(Exercise directions) Every line of the data below that holds the string "decoration" needs to be reported.

(Data for analysis)
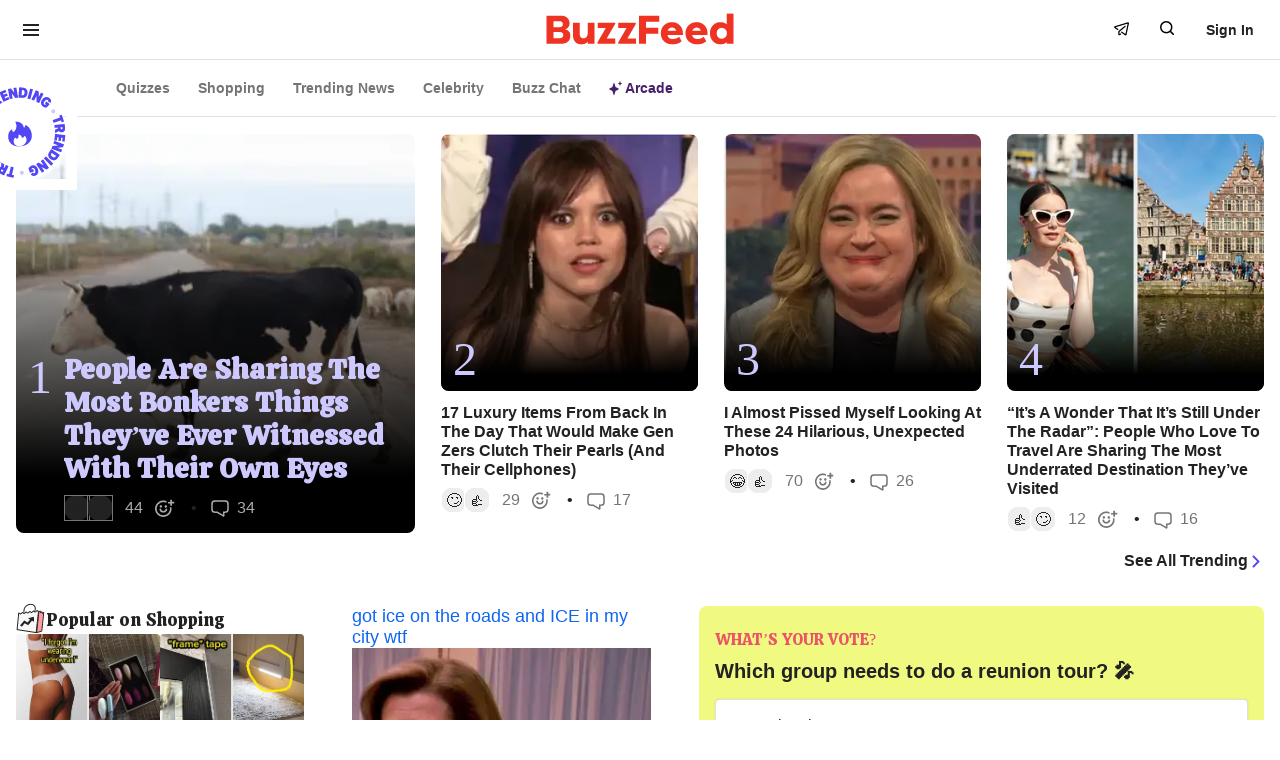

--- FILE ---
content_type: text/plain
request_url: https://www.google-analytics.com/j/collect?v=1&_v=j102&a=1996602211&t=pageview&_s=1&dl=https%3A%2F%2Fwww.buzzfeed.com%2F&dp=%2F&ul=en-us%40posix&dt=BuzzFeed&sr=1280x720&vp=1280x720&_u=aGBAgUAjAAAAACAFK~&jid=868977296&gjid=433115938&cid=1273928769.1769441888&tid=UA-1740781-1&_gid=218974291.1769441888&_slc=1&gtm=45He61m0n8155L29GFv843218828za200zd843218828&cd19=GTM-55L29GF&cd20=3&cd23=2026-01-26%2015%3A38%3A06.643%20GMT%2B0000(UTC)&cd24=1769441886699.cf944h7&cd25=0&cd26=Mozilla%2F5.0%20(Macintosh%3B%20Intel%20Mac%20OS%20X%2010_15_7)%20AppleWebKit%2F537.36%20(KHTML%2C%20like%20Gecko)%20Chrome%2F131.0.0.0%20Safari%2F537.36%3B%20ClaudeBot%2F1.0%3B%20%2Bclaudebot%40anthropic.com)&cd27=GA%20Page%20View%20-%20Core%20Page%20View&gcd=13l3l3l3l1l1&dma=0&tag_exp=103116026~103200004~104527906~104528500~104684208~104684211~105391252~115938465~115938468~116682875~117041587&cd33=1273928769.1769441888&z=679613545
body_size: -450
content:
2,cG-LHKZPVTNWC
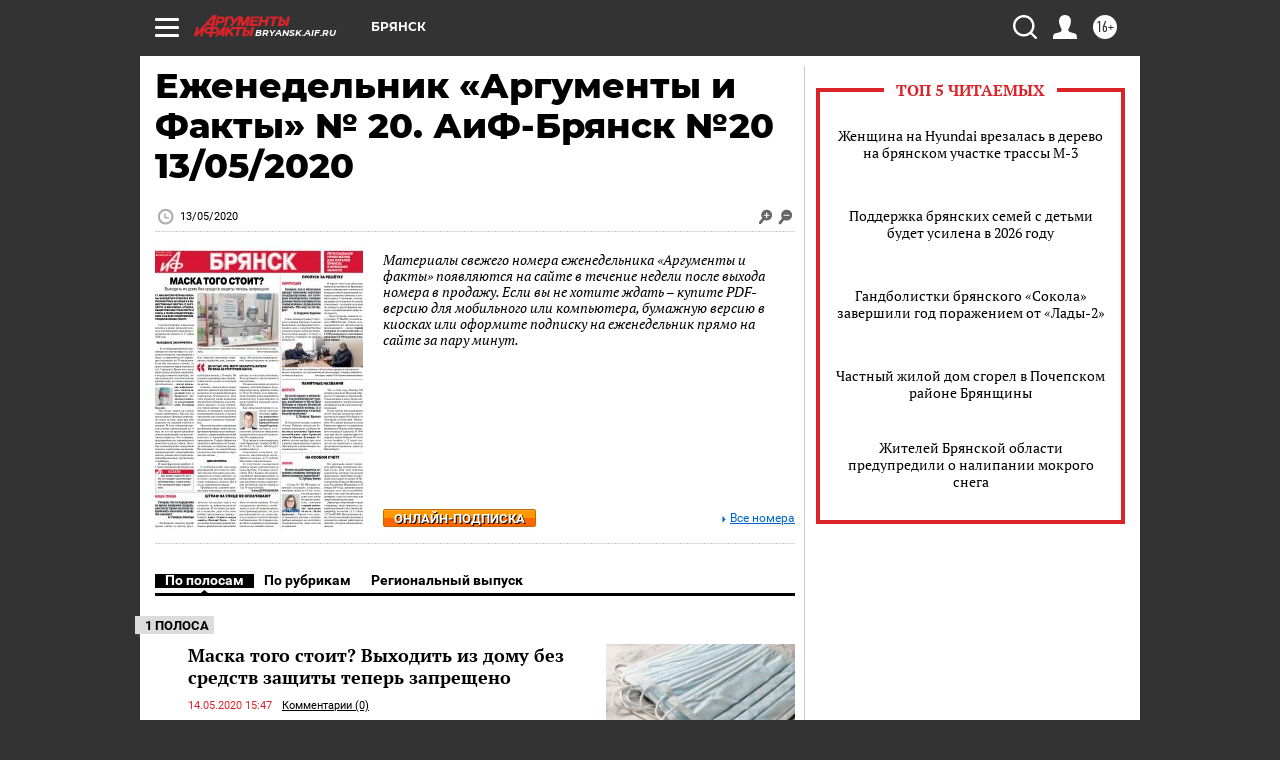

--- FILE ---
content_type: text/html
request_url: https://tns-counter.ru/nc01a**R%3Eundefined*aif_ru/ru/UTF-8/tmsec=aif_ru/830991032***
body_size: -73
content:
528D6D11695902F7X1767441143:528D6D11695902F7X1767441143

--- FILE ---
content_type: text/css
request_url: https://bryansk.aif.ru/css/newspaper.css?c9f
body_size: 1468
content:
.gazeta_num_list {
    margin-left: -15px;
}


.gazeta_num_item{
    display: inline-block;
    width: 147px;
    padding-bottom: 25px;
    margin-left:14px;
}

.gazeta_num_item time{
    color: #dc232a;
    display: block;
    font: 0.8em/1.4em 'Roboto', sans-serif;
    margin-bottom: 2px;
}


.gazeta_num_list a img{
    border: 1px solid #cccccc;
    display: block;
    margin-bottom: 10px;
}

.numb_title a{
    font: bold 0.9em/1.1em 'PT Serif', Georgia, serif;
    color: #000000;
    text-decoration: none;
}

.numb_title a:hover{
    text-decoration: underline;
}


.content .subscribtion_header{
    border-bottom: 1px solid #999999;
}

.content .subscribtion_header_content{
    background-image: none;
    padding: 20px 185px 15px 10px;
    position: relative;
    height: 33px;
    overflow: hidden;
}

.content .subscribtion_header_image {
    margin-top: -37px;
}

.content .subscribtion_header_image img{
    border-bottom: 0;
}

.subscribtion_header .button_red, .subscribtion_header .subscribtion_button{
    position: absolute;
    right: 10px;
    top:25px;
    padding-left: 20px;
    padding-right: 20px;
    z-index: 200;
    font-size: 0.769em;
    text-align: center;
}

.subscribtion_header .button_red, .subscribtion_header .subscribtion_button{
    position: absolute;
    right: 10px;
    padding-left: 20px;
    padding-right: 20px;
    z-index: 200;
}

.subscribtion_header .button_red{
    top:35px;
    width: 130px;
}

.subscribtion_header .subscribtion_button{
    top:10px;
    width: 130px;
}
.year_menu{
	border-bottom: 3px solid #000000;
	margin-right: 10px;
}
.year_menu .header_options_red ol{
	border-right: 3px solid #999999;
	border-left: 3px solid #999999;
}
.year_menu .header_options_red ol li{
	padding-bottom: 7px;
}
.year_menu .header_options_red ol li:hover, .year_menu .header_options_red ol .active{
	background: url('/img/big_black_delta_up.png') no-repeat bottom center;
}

==

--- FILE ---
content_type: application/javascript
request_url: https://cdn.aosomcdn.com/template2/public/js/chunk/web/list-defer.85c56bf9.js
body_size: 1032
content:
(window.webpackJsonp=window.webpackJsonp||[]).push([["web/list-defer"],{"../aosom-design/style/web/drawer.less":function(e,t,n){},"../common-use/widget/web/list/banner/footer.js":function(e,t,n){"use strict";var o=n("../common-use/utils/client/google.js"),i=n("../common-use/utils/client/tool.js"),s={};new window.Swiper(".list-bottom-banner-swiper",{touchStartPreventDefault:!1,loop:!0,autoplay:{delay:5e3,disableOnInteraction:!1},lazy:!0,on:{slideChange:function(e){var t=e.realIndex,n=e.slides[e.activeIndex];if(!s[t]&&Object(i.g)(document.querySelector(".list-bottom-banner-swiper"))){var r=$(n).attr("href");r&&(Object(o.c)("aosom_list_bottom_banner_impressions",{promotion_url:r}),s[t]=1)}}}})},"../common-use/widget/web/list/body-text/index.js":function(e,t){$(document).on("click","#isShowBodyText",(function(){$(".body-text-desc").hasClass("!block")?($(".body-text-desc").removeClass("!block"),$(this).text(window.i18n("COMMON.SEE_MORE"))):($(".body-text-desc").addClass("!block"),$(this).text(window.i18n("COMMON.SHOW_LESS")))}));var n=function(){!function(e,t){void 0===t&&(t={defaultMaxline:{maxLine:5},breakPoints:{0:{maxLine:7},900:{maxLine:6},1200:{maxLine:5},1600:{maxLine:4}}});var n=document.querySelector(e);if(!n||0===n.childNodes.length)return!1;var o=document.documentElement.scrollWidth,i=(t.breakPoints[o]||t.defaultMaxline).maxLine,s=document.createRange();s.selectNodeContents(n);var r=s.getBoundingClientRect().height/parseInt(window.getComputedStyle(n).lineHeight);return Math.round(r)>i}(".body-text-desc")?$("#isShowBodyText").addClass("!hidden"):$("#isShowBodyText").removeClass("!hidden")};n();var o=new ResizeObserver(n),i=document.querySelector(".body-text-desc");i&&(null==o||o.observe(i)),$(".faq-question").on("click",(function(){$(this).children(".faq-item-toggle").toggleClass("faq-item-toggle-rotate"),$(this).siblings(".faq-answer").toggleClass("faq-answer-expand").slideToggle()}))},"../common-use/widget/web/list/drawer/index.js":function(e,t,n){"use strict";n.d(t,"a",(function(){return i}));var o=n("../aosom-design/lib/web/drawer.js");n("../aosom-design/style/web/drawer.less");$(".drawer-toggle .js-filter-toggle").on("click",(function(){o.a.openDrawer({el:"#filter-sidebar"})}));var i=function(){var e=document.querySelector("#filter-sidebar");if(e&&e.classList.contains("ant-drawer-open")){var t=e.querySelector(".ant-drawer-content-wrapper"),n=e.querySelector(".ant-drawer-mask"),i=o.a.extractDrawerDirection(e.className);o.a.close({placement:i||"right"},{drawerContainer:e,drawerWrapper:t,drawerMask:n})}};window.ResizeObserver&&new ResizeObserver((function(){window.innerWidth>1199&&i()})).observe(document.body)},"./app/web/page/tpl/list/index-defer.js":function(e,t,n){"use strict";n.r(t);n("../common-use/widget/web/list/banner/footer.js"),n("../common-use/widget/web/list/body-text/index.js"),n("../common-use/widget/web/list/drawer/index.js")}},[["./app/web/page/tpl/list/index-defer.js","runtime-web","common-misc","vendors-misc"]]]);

--

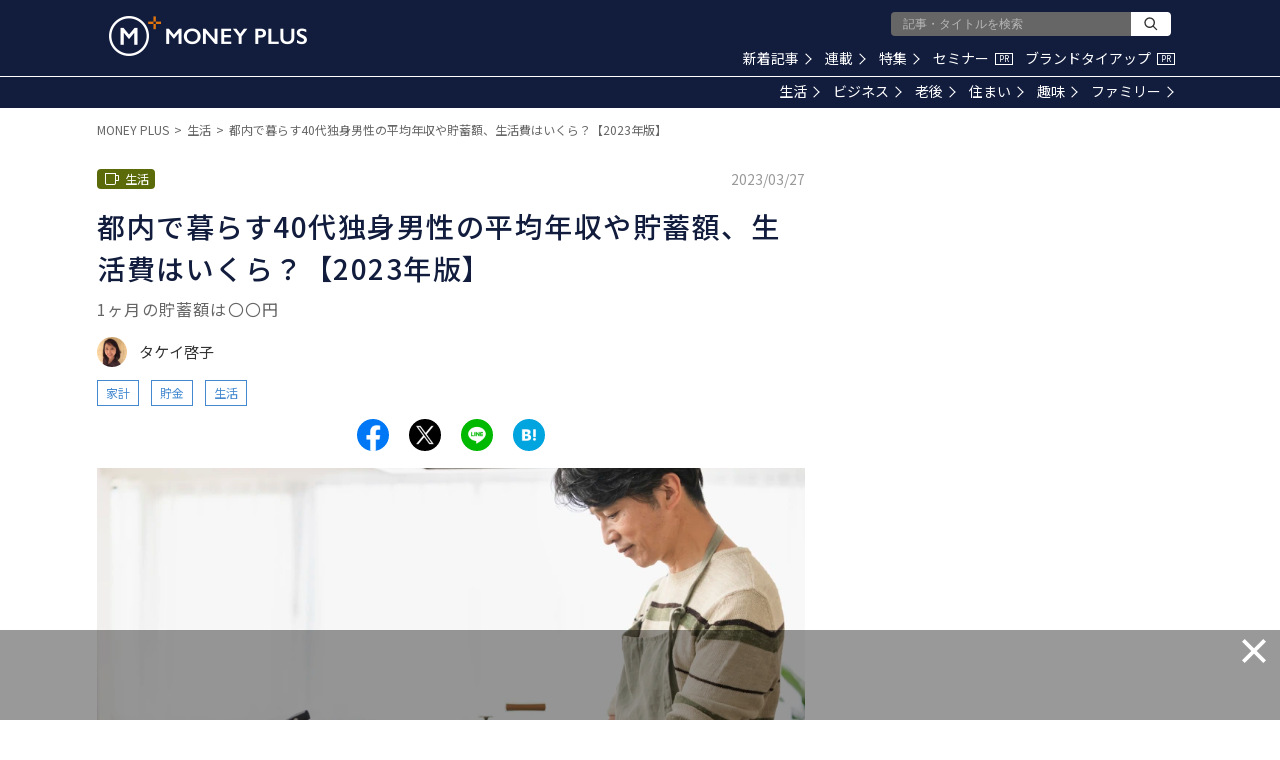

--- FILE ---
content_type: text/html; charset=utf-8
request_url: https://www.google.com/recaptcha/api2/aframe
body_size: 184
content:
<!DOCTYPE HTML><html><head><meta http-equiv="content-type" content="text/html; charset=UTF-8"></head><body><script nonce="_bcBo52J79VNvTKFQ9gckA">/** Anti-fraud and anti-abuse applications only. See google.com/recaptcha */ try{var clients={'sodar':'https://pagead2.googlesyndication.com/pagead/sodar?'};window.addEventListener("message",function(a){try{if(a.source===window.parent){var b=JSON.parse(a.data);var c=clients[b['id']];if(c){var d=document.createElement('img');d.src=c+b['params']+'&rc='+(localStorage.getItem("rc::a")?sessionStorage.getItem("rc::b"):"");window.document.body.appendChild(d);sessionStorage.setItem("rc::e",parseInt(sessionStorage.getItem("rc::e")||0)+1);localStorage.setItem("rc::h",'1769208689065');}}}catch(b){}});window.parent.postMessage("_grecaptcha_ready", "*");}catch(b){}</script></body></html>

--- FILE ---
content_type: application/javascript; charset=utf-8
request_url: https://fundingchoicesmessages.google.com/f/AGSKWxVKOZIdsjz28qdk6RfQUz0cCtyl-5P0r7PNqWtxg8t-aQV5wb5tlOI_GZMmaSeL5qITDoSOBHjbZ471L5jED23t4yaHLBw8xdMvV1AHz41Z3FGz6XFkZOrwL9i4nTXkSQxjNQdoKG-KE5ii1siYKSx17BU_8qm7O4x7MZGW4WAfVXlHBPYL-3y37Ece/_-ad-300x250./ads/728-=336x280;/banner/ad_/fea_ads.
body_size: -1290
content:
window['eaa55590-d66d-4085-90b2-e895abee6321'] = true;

(Result below)
    text-decoration: none;
    text-decoration: underline;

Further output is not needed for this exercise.